What to do:
Copy the rows from the line containing "In the picture, of" through the line containing "pixel 247 215, pixel 128 240, pixel 331 244" word for word.

Data supplied:
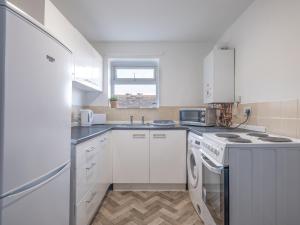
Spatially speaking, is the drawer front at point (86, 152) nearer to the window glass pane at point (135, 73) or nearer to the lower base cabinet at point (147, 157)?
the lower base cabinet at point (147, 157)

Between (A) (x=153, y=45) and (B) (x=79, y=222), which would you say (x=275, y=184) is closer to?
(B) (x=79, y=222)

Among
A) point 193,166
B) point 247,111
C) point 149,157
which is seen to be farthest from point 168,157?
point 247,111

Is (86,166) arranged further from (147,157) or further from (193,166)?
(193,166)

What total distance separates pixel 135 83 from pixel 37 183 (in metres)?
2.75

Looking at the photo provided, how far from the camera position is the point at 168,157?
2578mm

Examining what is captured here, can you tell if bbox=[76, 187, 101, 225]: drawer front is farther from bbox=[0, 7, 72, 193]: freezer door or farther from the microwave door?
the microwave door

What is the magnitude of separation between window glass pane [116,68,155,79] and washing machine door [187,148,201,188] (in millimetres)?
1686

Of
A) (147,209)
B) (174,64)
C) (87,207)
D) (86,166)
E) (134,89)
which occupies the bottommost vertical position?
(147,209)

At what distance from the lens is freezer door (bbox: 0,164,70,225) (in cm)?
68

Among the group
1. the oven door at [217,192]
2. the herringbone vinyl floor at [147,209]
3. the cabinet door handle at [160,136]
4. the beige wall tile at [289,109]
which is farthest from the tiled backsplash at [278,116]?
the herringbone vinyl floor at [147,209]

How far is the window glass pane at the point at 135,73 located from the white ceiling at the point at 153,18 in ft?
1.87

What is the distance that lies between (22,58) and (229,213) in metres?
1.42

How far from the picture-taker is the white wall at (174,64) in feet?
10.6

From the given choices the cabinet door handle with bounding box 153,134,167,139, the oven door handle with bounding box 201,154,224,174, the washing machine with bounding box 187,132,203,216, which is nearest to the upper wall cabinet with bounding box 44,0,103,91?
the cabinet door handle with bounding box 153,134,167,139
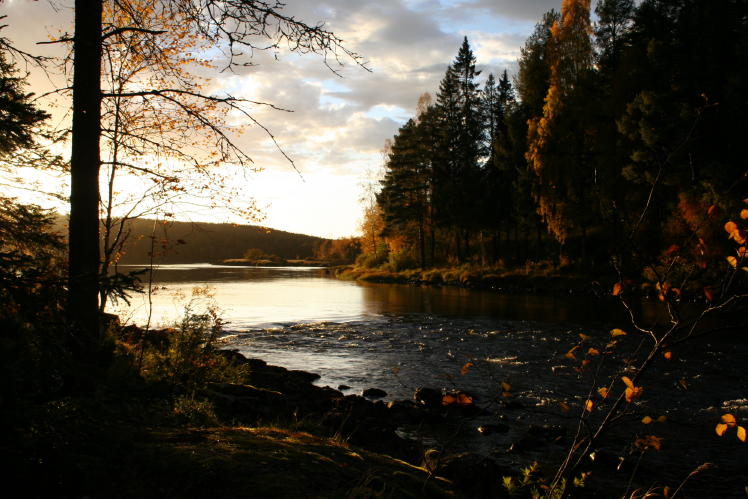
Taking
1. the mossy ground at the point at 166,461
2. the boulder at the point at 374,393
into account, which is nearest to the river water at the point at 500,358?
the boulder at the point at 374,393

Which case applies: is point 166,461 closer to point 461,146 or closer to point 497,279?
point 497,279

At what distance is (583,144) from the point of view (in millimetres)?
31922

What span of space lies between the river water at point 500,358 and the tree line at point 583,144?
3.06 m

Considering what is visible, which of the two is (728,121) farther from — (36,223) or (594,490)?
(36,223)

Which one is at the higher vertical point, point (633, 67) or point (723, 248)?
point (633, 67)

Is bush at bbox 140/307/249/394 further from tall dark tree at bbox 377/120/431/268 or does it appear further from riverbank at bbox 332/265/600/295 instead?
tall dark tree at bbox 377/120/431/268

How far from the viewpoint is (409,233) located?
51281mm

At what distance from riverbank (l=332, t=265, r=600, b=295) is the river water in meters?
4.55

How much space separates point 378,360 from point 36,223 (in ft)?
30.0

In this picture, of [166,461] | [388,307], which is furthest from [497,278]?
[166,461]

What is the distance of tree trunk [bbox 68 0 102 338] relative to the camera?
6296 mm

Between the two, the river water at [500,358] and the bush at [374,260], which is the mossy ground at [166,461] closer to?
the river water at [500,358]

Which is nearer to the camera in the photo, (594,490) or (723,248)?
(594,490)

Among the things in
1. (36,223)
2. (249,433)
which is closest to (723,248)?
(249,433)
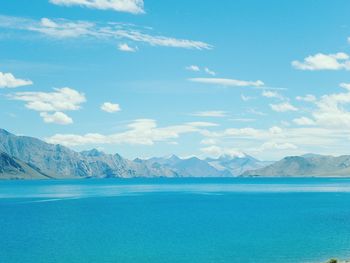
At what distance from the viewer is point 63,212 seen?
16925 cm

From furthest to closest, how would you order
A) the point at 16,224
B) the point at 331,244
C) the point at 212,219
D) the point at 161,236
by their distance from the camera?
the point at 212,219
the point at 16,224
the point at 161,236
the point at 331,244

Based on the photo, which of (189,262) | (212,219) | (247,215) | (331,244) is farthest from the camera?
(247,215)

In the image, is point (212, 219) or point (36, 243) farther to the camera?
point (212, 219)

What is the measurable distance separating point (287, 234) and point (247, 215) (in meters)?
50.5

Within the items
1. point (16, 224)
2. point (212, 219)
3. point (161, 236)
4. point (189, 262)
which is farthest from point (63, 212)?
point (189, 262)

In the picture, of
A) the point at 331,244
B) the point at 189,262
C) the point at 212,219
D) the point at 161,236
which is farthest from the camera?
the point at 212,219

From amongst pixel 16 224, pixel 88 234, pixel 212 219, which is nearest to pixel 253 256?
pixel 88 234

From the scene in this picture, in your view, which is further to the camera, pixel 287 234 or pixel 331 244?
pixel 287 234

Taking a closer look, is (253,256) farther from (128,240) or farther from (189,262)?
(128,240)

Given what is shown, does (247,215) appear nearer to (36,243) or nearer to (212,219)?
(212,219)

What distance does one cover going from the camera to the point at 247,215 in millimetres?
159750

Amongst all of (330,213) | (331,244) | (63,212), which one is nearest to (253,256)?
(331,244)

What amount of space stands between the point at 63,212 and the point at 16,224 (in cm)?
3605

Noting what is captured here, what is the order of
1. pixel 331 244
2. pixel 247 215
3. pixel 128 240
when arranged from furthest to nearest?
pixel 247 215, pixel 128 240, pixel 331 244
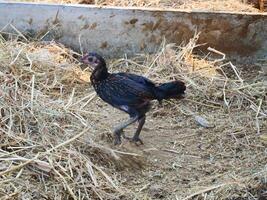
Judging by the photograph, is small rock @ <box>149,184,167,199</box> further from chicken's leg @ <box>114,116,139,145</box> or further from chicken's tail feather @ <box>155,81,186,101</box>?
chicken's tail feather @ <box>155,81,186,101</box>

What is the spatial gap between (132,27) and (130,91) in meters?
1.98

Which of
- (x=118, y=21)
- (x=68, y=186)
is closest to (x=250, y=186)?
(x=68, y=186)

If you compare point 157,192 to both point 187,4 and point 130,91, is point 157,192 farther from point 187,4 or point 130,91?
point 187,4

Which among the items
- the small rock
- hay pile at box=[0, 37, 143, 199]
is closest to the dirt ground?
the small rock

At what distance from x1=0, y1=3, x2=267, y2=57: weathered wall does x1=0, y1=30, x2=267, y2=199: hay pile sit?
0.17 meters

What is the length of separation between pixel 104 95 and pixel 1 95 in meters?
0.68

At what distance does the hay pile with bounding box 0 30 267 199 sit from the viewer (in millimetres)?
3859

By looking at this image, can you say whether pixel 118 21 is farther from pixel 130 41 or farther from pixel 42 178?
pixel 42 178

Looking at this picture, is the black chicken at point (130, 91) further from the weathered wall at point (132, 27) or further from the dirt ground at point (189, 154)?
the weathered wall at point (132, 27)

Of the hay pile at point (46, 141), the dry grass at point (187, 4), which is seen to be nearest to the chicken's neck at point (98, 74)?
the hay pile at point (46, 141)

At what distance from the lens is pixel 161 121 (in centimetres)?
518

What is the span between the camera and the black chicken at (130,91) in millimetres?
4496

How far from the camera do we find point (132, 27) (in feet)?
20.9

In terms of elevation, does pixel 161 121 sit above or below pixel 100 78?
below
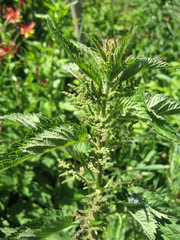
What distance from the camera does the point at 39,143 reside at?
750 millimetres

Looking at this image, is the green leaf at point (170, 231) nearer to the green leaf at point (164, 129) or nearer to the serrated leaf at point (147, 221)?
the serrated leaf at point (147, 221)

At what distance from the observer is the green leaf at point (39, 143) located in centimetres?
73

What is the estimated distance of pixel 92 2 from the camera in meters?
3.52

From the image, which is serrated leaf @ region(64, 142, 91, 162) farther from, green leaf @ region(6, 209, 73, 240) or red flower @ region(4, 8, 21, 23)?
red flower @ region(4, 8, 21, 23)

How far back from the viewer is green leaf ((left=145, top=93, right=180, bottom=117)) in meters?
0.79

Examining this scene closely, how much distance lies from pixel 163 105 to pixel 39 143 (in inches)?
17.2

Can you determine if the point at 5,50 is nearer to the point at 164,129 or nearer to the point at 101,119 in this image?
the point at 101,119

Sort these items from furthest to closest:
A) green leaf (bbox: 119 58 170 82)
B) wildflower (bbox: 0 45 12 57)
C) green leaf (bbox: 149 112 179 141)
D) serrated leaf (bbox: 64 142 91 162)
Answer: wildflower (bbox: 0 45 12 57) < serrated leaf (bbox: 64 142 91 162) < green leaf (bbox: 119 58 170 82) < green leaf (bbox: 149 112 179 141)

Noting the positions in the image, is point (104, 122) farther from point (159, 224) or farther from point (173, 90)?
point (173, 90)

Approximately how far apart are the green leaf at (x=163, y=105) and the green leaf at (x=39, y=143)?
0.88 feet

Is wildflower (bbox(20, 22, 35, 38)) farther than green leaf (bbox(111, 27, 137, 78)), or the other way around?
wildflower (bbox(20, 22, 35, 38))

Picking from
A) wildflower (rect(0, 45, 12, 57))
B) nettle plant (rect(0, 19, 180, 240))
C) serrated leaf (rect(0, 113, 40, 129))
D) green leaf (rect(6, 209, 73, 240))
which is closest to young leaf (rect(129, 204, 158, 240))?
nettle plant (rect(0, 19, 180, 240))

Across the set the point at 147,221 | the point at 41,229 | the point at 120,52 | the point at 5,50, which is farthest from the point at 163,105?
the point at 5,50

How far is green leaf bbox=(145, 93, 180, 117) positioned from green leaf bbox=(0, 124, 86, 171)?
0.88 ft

Response below:
In the picture, of
A) the point at 331,244
B) the point at 189,262
C) the point at 212,219
D) the point at 161,236
which is farthest from the camera?
the point at 212,219

From amongst pixel 16 224, pixel 88 234, pixel 212 219, which is nearest to pixel 253 256?
pixel 88 234

From the scene in this picture, in your view, which is further to the camera, pixel 287 234 or pixel 331 244?
pixel 287 234

Taking a closer look, is (253,256) farther from (128,240) or farther from (189,262)?
(128,240)

Given what is shown, does (247,215) appear nearer to (36,243) or nearer to (212,219)?
(212,219)

What distance does one cover going from the camera to the point at 247,215 in millimetres?
159750

Amongst all of (330,213) | (331,244) | (63,212), which one is nearest to (253,256)?
(331,244)

What amount of space stands between the point at 63,212 and the point at 16,224 (in cm)?
3605

Noting what is captured here, what is the order of
1. pixel 331 244
2. pixel 247 215
3. pixel 128 240
when arranged from furthest to nearest?
pixel 247 215, pixel 128 240, pixel 331 244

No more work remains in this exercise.